Print all records exactly, pictures left out.

↓↓↓

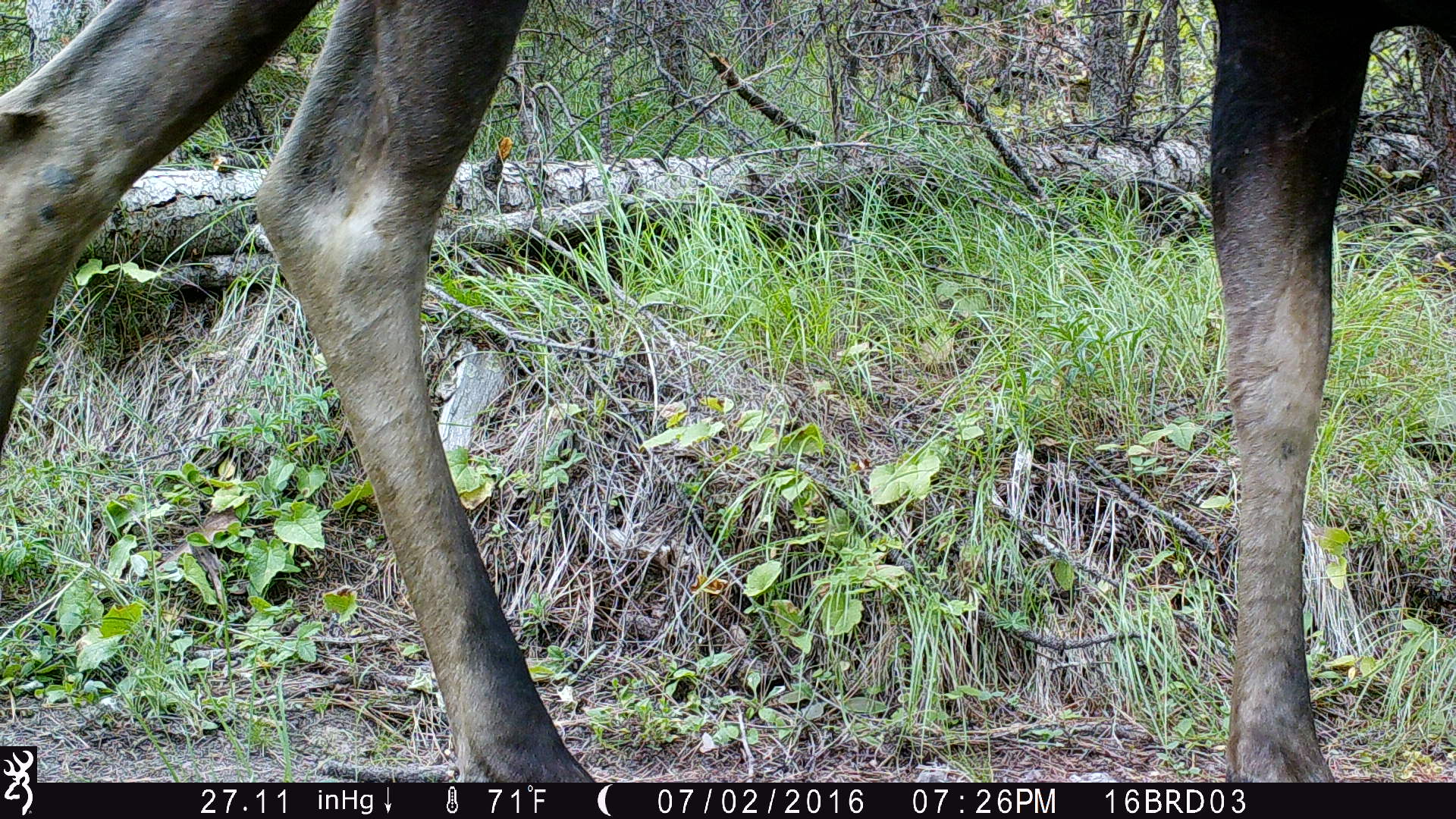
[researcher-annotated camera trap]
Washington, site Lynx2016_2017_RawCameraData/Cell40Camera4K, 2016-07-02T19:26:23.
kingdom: Animalia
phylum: Chordata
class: Mammalia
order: Artiodactyla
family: Cervidae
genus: Alces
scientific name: Alces alces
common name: moose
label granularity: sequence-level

↑↑↑

> Result below:
[researcher-annotated camera trap]
Washington, site Lynx2016_2017_RawCameraData/Cell40Camera4K, 2016-07-02T19:26:23.
kingdom: Animalia
phylum: Chordata
class: Mammalia
order: Artiodactyla
family: Cervidae
genus: Alces
scientific name: Alces alces
common name: moose
label granularity: sequence-level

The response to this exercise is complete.